For each I/O bit programmed as input
 R - Reads value on the input pin.
 W - No effect.
For each I/O bit programmed as output
 R - Reads value on GPIO_O pins
 W - Writes value to the corresponding AXI GPIO 
 data register bit and output pin
"/> <PROPERTY NAME="ADDRESS_OFFSET" VALUE="0"/> <PROPERTY NAME="ACCESS" VALUE="read-write"/> <PROPERTY NAME="MODIFIED_READ_VALUES" VALUE=""/> <PROPERTY NAME="WRITE_CONSTRAINT" VALUE="0"/> <PROPERTY NAME="READ_ACTION" VALUE=""/> <PROPERTY NAME="BIT_OFFSET" VALUE="0"/> <PROPERTY NAME="BIT_WIDTH" VALUE="2"/> </FIELD> </FIELDS> </REGISTER>
まとめ
PYNQオーバーレイ作成として
- FPGA設計し、ビットストリームを作る
- PYNQ環境に1で生成したファイル群を配置し、Pythonで操作する
をやってみました。
今回FPGA設計部分はIPを並べて接続することしかやっていませんが一般的なハードウェアとしてのFPGA設計フローに沿ったものだろうと思います。 実用的な機能を実装するにはHDL記述や、C/C++記述と高位合成などを用いて機能ブロックの実装を行い、PSブロックとのインターフェースを設計する等のより細かなハードウェア設計が必要となりそうです。
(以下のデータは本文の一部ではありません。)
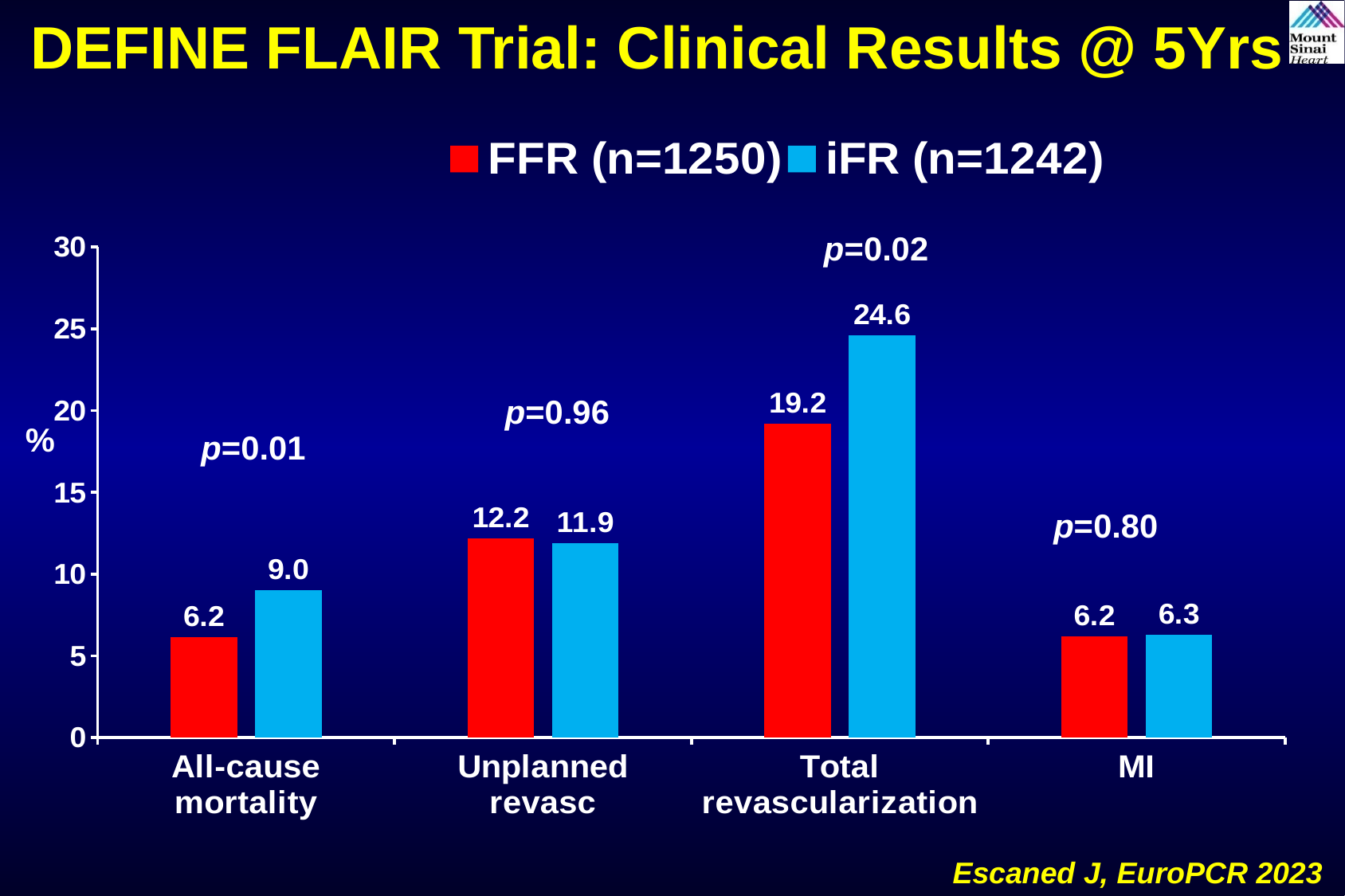
What is the FFR value for MI? 6.2 How many series does the legend list? 2 What is the iFR value for Unplanned revasc? 11.9 Which category has the highest iFR value? Total revascularization What is the iFR value for Total revascularization? 24.6 What is the FFR value for All-cause mortality? 6.2 How many categories are shown on the x axis? 4 What is the difference between the iFR and FFR values for Total revascularization? 5.4 What is the difference between the iFR and FFR values for All-cause mortality? 2.8 For Unplanned revasc, which is larger, the FFR value or the iFR value? FFR What kind of chart is shown on the slide? Bar chart Which category has the lowest FFR value? All-cause mortality and MI (both 6.2)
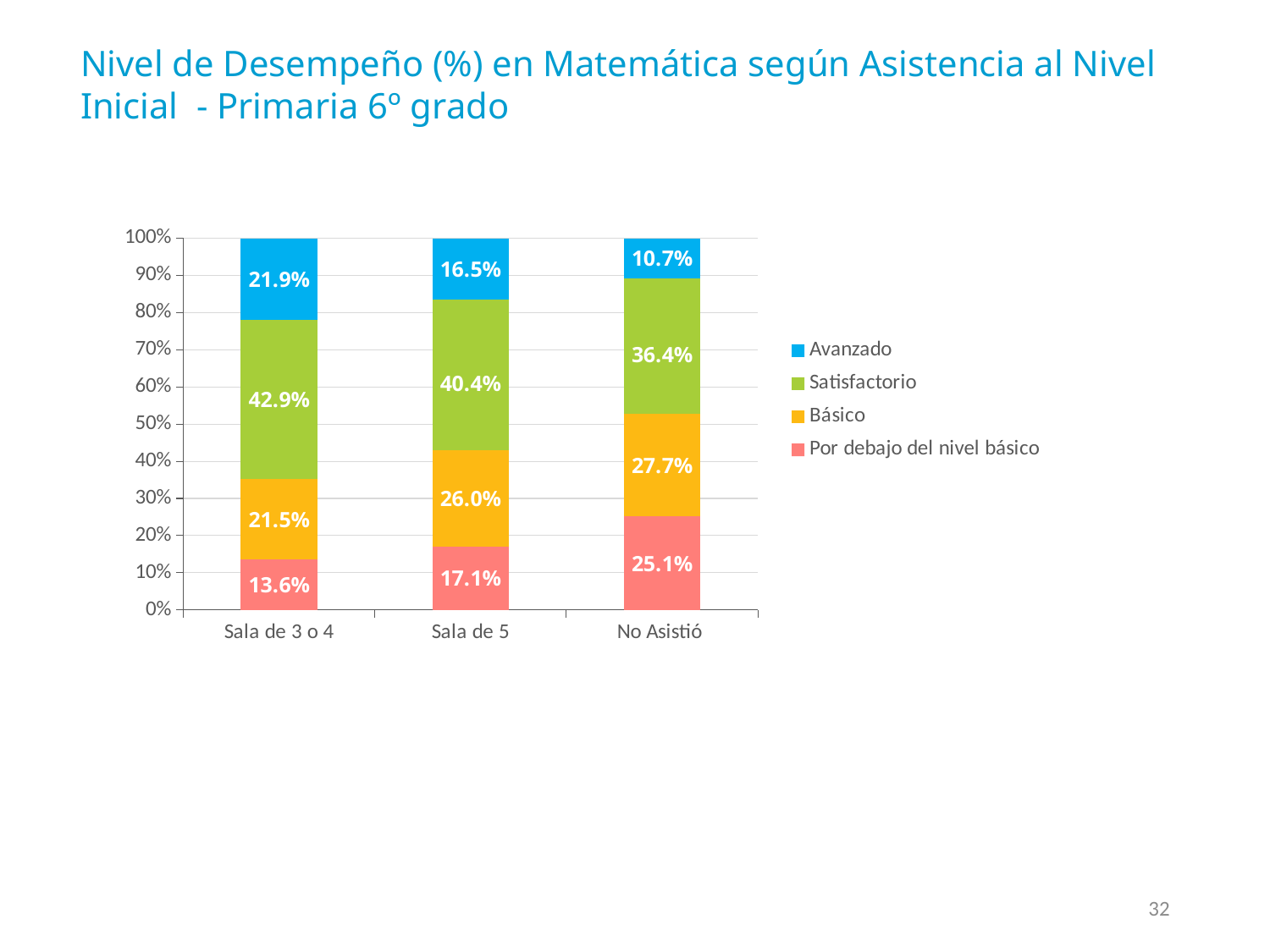
Which legend entry is shown in blue? Avanzado What is the Satisfactorio value for No Asistió? 36.4% What is the Avanzado value for Sala de 3 o 4? 21.9% Which category has the lowest Por debajo del nivel básico value? Sala de 3 o 4 Which is larger, the Básico value for Sala de 5 or for No Asistió? No Asistió What kind of chart is shown on the slide? Stacked bar chart How many series does the legend list? 4 What is the difference between the Satisfactorio values for Sala de 3 o 4 and No Asistió? 6.5% How many categories are shown on the x axis? 3 What is the Básico value for Sala de 5? 26.0% Which category has the highest Avanzado value? Sala de 3 o 4 What is the Por debajo del nivel básico value for No Asistió? 25.1%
オーバーレイの作成についてPYNQのドキュメントでは以下のように記載されています。
Project Goalsより抜粋
Creating a new overlay still requires engineers with expertise in designing programmable logic circuits.
Overlay Design Methodologyより抜粋
A software programmer can use an overlay, but will not usually create overlay, as this usually requires a high degree of hardware design expertise.
オーバーレイ開発はハードウェア設計の領域で通常はソフトウェア開発者が設計するものではないようですね。
このようにPYNQ環境はソフトウェア技術者だけでFPGAを使用するシステム全体の開発を行うことは難しそうですが、従来のシステム開発でFPGAなどのハードウェアをC言語などで開発したファームウェアで制御していた部分をPythonで行えればソフトウェア技術者も含め様々な技術者が開発しやすくなるのではないでしょうか。